所给文本:
--------

Best Time to Buy and Sell Stock with Transaction Fee

一道贪心法的问题，解法实在巧妙，记录一下

Your are given an array of integers prices, for which the i-th element is the price of a given stock on day i; and a non-negative integer fee representing a transaction fee.

You may complete as many transactions as you like, but you need to pay the transaction fee for each transaction. You may not buy more than 1 share of a stock at a time (ie. you must sell the stock share before you buy again.)

Return the maximum profit you can make.

Example 1:
Input: prices = [1, 3, 2, 8, 4, 9], fee = 2
Output: 8
Explanation: The maximum profit can be achieved by:
Buying at prices[0] = 1
Selling at prices[3] = 8
Buying at prices[4] = 4
Selling at prices[5] = 9
The total profit is ((8 - 1) - 2) + ((9 - 4) - 2) = 8.
Note:

0 < prices.length <= 50000.
0 < prices[i] < 50000.
0 <= fee < 50000.

--------

所给数据:
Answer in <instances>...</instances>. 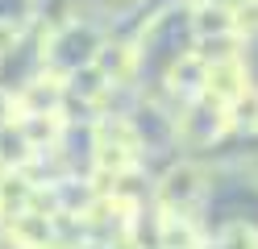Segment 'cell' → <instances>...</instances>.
Instances as JSON below:
<instances>
[{"mask_svg": "<svg viewBox=\"0 0 258 249\" xmlns=\"http://www.w3.org/2000/svg\"><path fill=\"white\" fill-rule=\"evenodd\" d=\"M225 129H229V108L217 104L213 96H196V100L187 104L183 121H179L183 141H191V145H208V141H217Z\"/></svg>", "mask_w": 258, "mask_h": 249, "instance_id": "6da1fadb", "label": "cell"}, {"mask_svg": "<svg viewBox=\"0 0 258 249\" xmlns=\"http://www.w3.org/2000/svg\"><path fill=\"white\" fill-rule=\"evenodd\" d=\"M200 195H204V175L196 166H187V162L171 166L163 175V183H158V204H163V212H191Z\"/></svg>", "mask_w": 258, "mask_h": 249, "instance_id": "7a4b0ae2", "label": "cell"}, {"mask_svg": "<svg viewBox=\"0 0 258 249\" xmlns=\"http://www.w3.org/2000/svg\"><path fill=\"white\" fill-rule=\"evenodd\" d=\"M104 42L96 38V33L88 25H71V29H62L54 33V42H50V62L58 66H71V71H79V66H88L96 58V50H100Z\"/></svg>", "mask_w": 258, "mask_h": 249, "instance_id": "3957f363", "label": "cell"}, {"mask_svg": "<svg viewBox=\"0 0 258 249\" xmlns=\"http://www.w3.org/2000/svg\"><path fill=\"white\" fill-rule=\"evenodd\" d=\"M250 92V75L241 58H221V62H208V83H204V96H213L217 104L233 108L241 96Z\"/></svg>", "mask_w": 258, "mask_h": 249, "instance_id": "277c9868", "label": "cell"}, {"mask_svg": "<svg viewBox=\"0 0 258 249\" xmlns=\"http://www.w3.org/2000/svg\"><path fill=\"white\" fill-rule=\"evenodd\" d=\"M62 96H67V88L58 83V75H38L34 83L21 88V96L13 100V104H17L21 116H38V112H58Z\"/></svg>", "mask_w": 258, "mask_h": 249, "instance_id": "5b68a950", "label": "cell"}, {"mask_svg": "<svg viewBox=\"0 0 258 249\" xmlns=\"http://www.w3.org/2000/svg\"><path fill=\"white\" fill-rule=\"evenodd\" d=\"M92 66L108 79V88H121V83H129V79H134L138 58H134V50H129V46H121V42H104L100 50H96Z\"/></svg>", "mask_w": 258, "mask_h": 249, "instance_id": "8992f818", "label": "cell"}, {"mask_svg": "<svg viewBox=\"0 0 258 249\" xmlns=\"http://www.w3.org/2000/svg\"><path fill=\"white\" fill-rule=\"evenodd\" d=\"M200 228L187 212H163L158 216V249H200Z\"/></svg>", "mask_w": 258, "mask_h": 249, "instance_id": "52a82bcc", "label": "cell"}, {"mask_svg": "<svg viewBox=\"0 0 258 249\" xmlns=\"http://www.w3.org/2000/svg\"><path fill=\"white\" fill-rule=\"evenodd\" d=\"M34 183H29L21 171H9V175H0V216L5 220H17L21 212L34 208Z\"/></svg>", "mask_w": 258, "mask_h": 249, "instance_id": "ba28073f", "label": "cell"}, {"mask_svg": "<svg viewBox=\"0 0 258 249\" xmlns=\"http://www.w3.org/2000/svg\"><path fill=\"white\" fill-rule=\"evenodd\" d=\"M171 92L175 96H183V100H196V96H204V83H208V62L200 58V54H183L179 62L171 66Z\"/></svg>", "mask_w": 258, "mask_h": 249, "instance_id": "9c48e42d", "label": "cell"}, {"mask_svg": "<svg viewBox=\"0 0 258 249\" xmlns=\"http://www.w3.org/2000/svg\"><path fill=\"white\" fill-rule=\"evenodd\" d=\"M13 237H17L21 249H50L54 245V216H42V212H21L13 220Z\"/></svg>", "mask_w": 258, "mask_h": 249, "instance_id": "30bf717a", "label": "cell"}, {"mask_svg": "<svg viewBox=\"0 0 258 249\" xmlns=\"http://www.w3.org/2000/svg\"><path fill=\"white\" fill-rule=\"evenodd\" d=\"M17 129L29 141V149H50L62 133V121H58V112H38V116H21Z\"/></svg>", "mask_w": 258, "mask_h": 249, "instance_id": "8fae6325", "label": "cell"}, {"mask_svg": "<svg viewBox=\"0 0 258 249\" xmlns=\"http://www.w3.org/2000/svg\"><path fill=\"white\" fill-rule=\"evenodd\" d=\"M196 38H225V33H237V17L233 9H221V5H200L196 9Z\"/></svg>", "mask_w": 258, "mask_h": 249, "instance_id": "7c38bea8", "label": "cell"}, {"mask_svg": "<svg viewBox=\"0 0 258 249\" xmlns=\"http://www.w3.org/2000/svg\"><path fill=\"white\" fill-rule=\"evenodd\" d=\"M96 137H100L104 145H121V149H142V141H138V129L129 125V121H121V116H112V121H100V129H96Z\"/></svg>", "mask_w": 258, "mask_h": 249, "instance_id": "4fadbf2b", "label": "cell"}, {"mask_svg": "<svg viewBox=\"0 0 258 249\" xmlns=\"http://www.w3.org/2000/svg\"><path fill=\"white\" fill-rule=\"evenodd\" d=\"M229 121H233L237 129H258V92H254V88L229 108Z\"/></svg>", "mask_w": 258, "mask_h": 249, "instance_id": "5bb4252c", "label": "cell"}, {"mask_svg": "<svg viewBox=\"0 0 258 249\" xmlns=\"http://www.w3.org/2000/svg\"><path fill=\"white\" fill-rule=\"evenodd\" d=\"M221 249H258V228L254 224H229L221 232Z\"/></svg>", "mask_w": 258, "mask_h": 249, "instance_id": "9a60e30c", "label": "cell"}, {"mask_svg": "<svg viewBox=\"0 0 258 249\" xmlns=\"http://www.w3.org/2000/svg\"><path fill=\"white\" fill-rule=\"evenodd\" d=\"M200 249H221V245H200Z\"/></svg>", "mask_w": 258, "mask_h": 249, "instance_id": "2e32d148", "label": "cell"}]
</instances>
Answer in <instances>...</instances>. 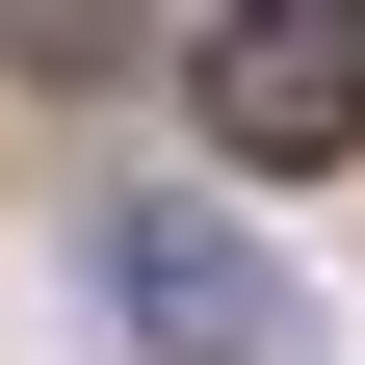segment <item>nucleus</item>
<instances>
[{
	"label": "nucleus",
	"instance_id": "f03ea898",
	"mask_svg": "<svg viewBox=\"0 0 365 365\" xmlns=\"http://www.w3.org/2000/svg\"><path fill=\"white\" fill-rule=\"evenodd\" d=\"M105 287H130V339H157V365H287V261L209 235V209H130Z\"/></svg>",
	"mask_w": 365,
	"mask_h": 365
},
{
	"label": "nucleus",
	"instance_id": "f257e3e1",
	"mask_svg": "<svg viewBox=\"0 0 365 365\" xmlns=\"http://www.w3.org/2000/svg\"><path fill=\"white\" fill-rule=\"evenodd\" d=\"M209 130H235L261 182L365 157V0H209Z\"/></svg>",
	"mask_w": 365,
	"mask_h": 365
}]
</instances>
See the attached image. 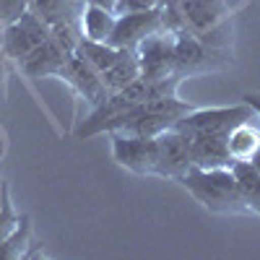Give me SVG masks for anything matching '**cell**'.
I'll return each mask as SVG.
<instances>
[{
  "instance_id": "19",
  "label": "cell",
  "mask_w": 260,
  "mask_h": 260,
  "mask_svg": "<svg viewBox=\"0 0 260 260\" xmlns=\"http://www.w3.org/2000/svg\"><path fill=\"white\" fill-rule=\"evenodd\" d=\"M29 247H31V219L24 213L18 216L16 229L0 242V260H21L26 257Z\"/></svg>"
},
{
  "instance_id": "9",
  "label": "cell",
  "mask_w": 260,
  "mask_h": 260,
  "mask_svg": "<svg viewBox=\"0 0 260 260\" xmlns=\"http://www.w3.org/2000/svg\"><path fill=\"white\" fill-rule=\"evenodd\" d=\"M138 62H141V76L148 81H161L175 73V34L156 31L146 37L136 47Z\"/></svg>"
},
{
  "instance_id": "22",
  "label": "cell",
  "mask_w": 260,
  "mask_h": 260,
  "mask_svg": "<svg viewBox=\"0 0 260 260\" xmlns=\"http://www.w3.org/2000/svg\"><path fill=\"white\" fill-rule=\"evenodd\" d=\"M26 8H29V0H0V29L13 24Z\"/></svg>"
},
{
  "instance_id": "10",
  "label": "cell",
  "mask_w": 260,
  "mask_h": 260,
  "mask_svg": "<svg viewBox=\"0 0 260 260\" xmlns=\"http://www.w3.org/2000/svg\"><path fill=\"white\" fill-rule=\"evenodd\" d=\"M57 78H62L65 83H71L73 91H76L78 96H83V102H89L91 110H94L96 104H102L107 96H110L102 73H99L78 50L68 55V60H65V65H62V71H60Z\"/></svg>"
},
{
  "instance_id": "16",
  "label": "cell",
  "mask_w": 260,
  "mask_h": 260,
  "mask_svg": "<svg viewBox=\"0 0 260 260\" xmlns=\"http://www.w3.org/2000/svg\"><path fill=\"white\" fill-rule=\"evenodd\" d=\"M115 18H117V13H112V11L83 3V8H81V37L91 39V42H107L112 29H115Z\"/></svg>"
},
{
  "instance_id": "4",
  "label": "cell",
  "mask_w": 260,
  "mask_h": 260,
  "mask_svg": "<svg viewBox=\"0 0 260 260\" xmlns=\"http://www.w3.org/2000/svg\"><path fill=\"white\" fill-rule=\"evenodd\" d=\"M232 62L234 60L229 50H213L192 34L175 37V73L182 78L219 73L226 71Z\"/></svg>"
},
{
  "instance_id": "24",
  "label": "cell",
  "mask_w": 260,
  "mask_h": 260,
  "mask_svg": "<svg viewBox=\"0 0 260 260\" xmlns=\"http://www.w3.org/2000/svg\"><path fill=\"white\" fill-rule=\"evenodd\" d=\"M242 102H245L247 107H252V112L260 117V94H257V91H247V94H242Z\"/></svg>"
},
{
  "instance_id": "26",
  "label": "cell",
  "mask_w": 260,
  "mask_h": 260,
  "mask_svg": "<svg viewBox=\"0 0 260 260\" xmlns=\"http://www.w3.org/2000/svg\"><path fill=\"white\" fill-rule=\"evenodd\" d=\"M0 76H3V55H0Z\"/></svg>"
},
{
  "instance_id": "11",
  "label": "cell",
  "mask_w": 260,
  "mask_h": 260,
  "mask_svg": "<svg viewBox=\"0 0 260 260\" xmlns=\"http://www.w3.org/2000/svg\"><path fill=\"white\" fill-rule=\"evenodd\" d=\"M192 167L190 161V143L177 127H169L156 136V172L154 177L180 182L182 175Z\"/></svg>"
},
{
  "instance_id": "2",
  "label": "cell",
  "mask_w": 260,
  "mask_h": 260,
  "mask_svg": "<svg viewBox=\"0 0 260 260\" xmlns=\"http://www.w3.org/2000/svg\"><path fill=\"white\" fill-rule=\"evenodd\" d=\"M192 110V104L182 102L177 94H164V96H151L141 104H136L133 110L122 112L115 117L107 127V133L112 130H122V133H133V136H146V138H156L164 130L175 127V122Z\"/></svg>"
},
{
  "instance_id": "6",
  "label": "cell",
  "mask_w": 260,
  "mask_h": 260,
  "mask_svg": "<svg viewBox=\"0 0 260 260\" xmlns=\"http://www.w3.org/2000/svg\"><path fill=\"white\" fill-rule=\"evenodd\" d=\"M50 37H52L50 26L34 11L26 8L13 24L3 26V34H0V52H3V57L21 62L31 50H37L42 42H47Z\"/></svg>"
},
{
  "instance_id": "15",
  "label": "cell",
  "mask_w": 260,
  "mask_h": 260,
  "mask_svg": "<svg viewBox=\"0 0 260 260\" xmlns=\"http://www.w3.org/2000/svg\"><path fill=\"white\" fill-rule=\"evenodd\" d=\"M257 120V117H252ZM252 120H245L240 125H234L226 136V148H229V156L232 161H250L252 154L260 146V127L252 122Z\"/></svg>"
},
{
  "instance_id": "23",
  "label": "cell",
  "mask_w": 260,
  "mask_h": 260,
  "mask_svg": "<svg viewBox=\"0 0 260 260\" xmlns=\"http://www.w3.org/2000/svg\"><path fill=\"white\" fill-rule=\"evenodd\" d=\"M159 6V0H117L115 13H130V11H146V8H154Z\"/></svg>"
},
{
  "instance_id": "7",
  "label": "cell",
  "mask_w": 260,
  "mask_h": 260,
  "mask_svg": "<svg viewBox=\"0 0 260 260\" xmlns=\"http://www.w3.org/2000/svg\"><path fill=\"white\" fill-rule=\"evenodd\" d=\"M110 136H112V156L122 169L133 172L138 177H148L156 172V138L122 133V130H112Z\"/></svg>"
},
{
  "instance_id": "8",
  "label": "cell",
  "mask_w": 260,
  "mask_h": 260,
  "mask_svg": "<svg viewBox=\"0 0 260 260\" xmlns=\"http://www.w3.org/2000/svg\"><path fill=\"white\" fill-rule=\"evenodd\" d=\"M161 8H146V11H130V13H120L115 18V29L110 34V45L117 50H130L136 52V47L151 34L161 31Z\"/></svg>"
},
{
  "instance_id": "12",
  "label": "cell",
  "mask_w": 260,
  "mask_h": 260,
  "mask_svg": "<svg viewBox=\"0 0 260 260\" xmlns=\"http://www.w3.org/2000/svg\"><path fill=\"white\" fill-rule=\"evenodd\" d=\"M167 6H175L180 11L185 29L192 37L216 26V24H221V21H226L232 16L224 0H180V3H167Z\"/></svg>"
},
{
  "instance_id": "5",
  "label": "cell",
  "mask_w": 260,
  "mask_h": 260,
  "mask_svg": "<svg viewBox=\"0 0 260 260\" xmlns=\"http://www.w3.org/2000/svg\"><path fill=\"white\" fill-rule=\"evenodd\" d=\"M81 8L83 0H29V11L45 21L52 37L71 52L81 42Z\"/></svg>"
},
{
  "instance_id": "13",
  "label": "cell",
  "mask_w": 260,
  "mask_h": 260,
  "mask_svg": "<svg viewBox=\"0 0 260 260\" xmlns=\"http://www.w3.org/2000/svg\"><path fill=\"white\" fill-rule=\"evenodd\" d=\"M68 55H71V50H65L55 37H50L47 42H42L37 50H31L18 65H21V71H24L29 78H50V76L57 78L65 60H68Z\"/></svg>"
},
{
  "instance_id": "1",
  "label": "cell",
  "mask_w": 260,
  "mask_h": 260,
  "mask_svg": "<svg viewBox=\"0 0 260 260\" xmlns=\"http://www.w3.org/2000/svg\"><path fill=\"white\" fill-rule=\"evenodd\" d=\"M180 185L198 201L206 211L211 213H250L247 206L242 203L240 187H237L232 167H219V169H201L190 167Z\"/></svg>"
},
{
  "instance_id": "18",
  "label": "cell",
  "mask_w": 260,
  "mask_h": 260,
  "mask_svg": "<svg viewBox=\"0 0 260 260\" xmlns=\"http://www.w3.org/2000/svg\"><path fill=\"white\" fill-rule=\"evenodd\" d=\"M138 76H141V62H138V55H136V52H130V50H125L122 57L112 65V68L102 73L104 86H107V91H110V94L125 89V86H127V83H133Z\"/></svg>"
},
{
  "instance_id": "3",
  "label": "cell",
  "mask_w": 260,
  "mask_h": 260,
  "mask_svg": "<svg viewBox=\"0 0 260 260\" xmlns=\"http://www.w3.org/2000/svg\"><path fill=\"white\" fill-rule=\"evenodd\" d=\"M252 117H257V115L245 102L232 104V107H206V110L192 107L187 115H182L175 122V127L187 141L198 138V136H229V130L234 125H240L245 120H252Z\"/></svg>"
},
{
  "instance_id": "21",
  "label": "cell",
  "mask_w": 260,
  "mask_h": 260,
  "mask_svg": "<svg viewBox=\"0 0 260 260\" xmlns=\"http://www.w3.org/2000/svg\"><path fill=\"white\" fill-rule=\"evenodd\" d=\"M16 224H18V213L13 211V203H11V190L3 182V192H0V242L16 229Z\"/></svg>"
},
{
  "instance_id": "17",
  "label": "cell",
  "mask_w": 260,
  "mask_h": 260,
  "mask_svg": "<svg viewBox=\"0 0 260 260\" xmlns=\"http://www.w3.org/2000/svg\"><path fill=\"white\" fill-rule=\"evenodd\" d=\"M232 172H234L237 187H240L242 203L247 206L250 213H257L260 216V172L250 161H234L232 164Z\"/></svg>"
},
{
  "instance_id": "25",
  "label": "cell",
  "mask_w": 260,
  "mask_h": 260,
  "mask_svg": "<svg viewBox=\"0 0 260 260\" xmlns=\"http://www.w3.org/2000/svg\"><path fill=\"white\" fill-rule=\"evenodd\" d=\"M83 3H89V6H99V8H104V11H112V13H115L117 0H83Z\"/></svg>"
},
{
  "instance_id": "14",
  "label": "cell",
  "mask_w": 260,
  "mask_h": 260,
  "mask_svg": "<svg viewBox=\"0 0 260 260\" xmlns=\"http://www.w3.org/2000/svg\"><path fill=\"white\" fill-rule=\"evenodd\" d=\"M190 161L201 169H219L232 167V156L226 148V136H198L190 138Z\"/></svg>"
},
{
  "instance_id": "20",
  "label": "cell",
  "mask_w": 260,
  "mask_h": 260,
  "mask_svg": "<svg viewBox=\"0 0 260 260\" xmlns=\"http://www.w3.org/2000/svg\"><path fill=\"white\" fill-rule=\"evenodd\" d=\"M76 50H78L86 60H89L99 73L110 71L112 65L122 57V52H125V50L112 47L110 42H91V39H83V37H81V42H78V47H76Z\"/></svg>"
},
{
  "instance_id": "27",
  "label": "cell",
  "mask_w": 260,
  "mask_h": 260,
  "mask_svg": "<svg viewBox=\"0 0 260 260\" xmlns=\"http://www.w3.org/2000/svg\"><path fill=\"white\" fill-rule=\"evenodd\" d=\"M0 192H3V177H0Z\"/></svg>"
}]
</instances>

--------

指令 1: 请输出所给文本中从“You may complete”到“you can make.”之间的文字，首尾两处均包括在内，一字不改。
指令 2: 所给文本的 Note 部分列出了若干取值范围条件，请把它们全部写出。
作答时只依据所给文本，不参考各条目。

任务结果 1:
You may complete as many transactions as you like, but you need to pay the transaction fee for each transaction. You may not buy more than 1 share of a stock at a time (ie. you must sell the stock share before you buy again.)

Return the maximum profit you can make.

任务结果 2:
0 < prices.length <= 50000.
0 < prices[i] < 50000.
0 <= fee < 50000.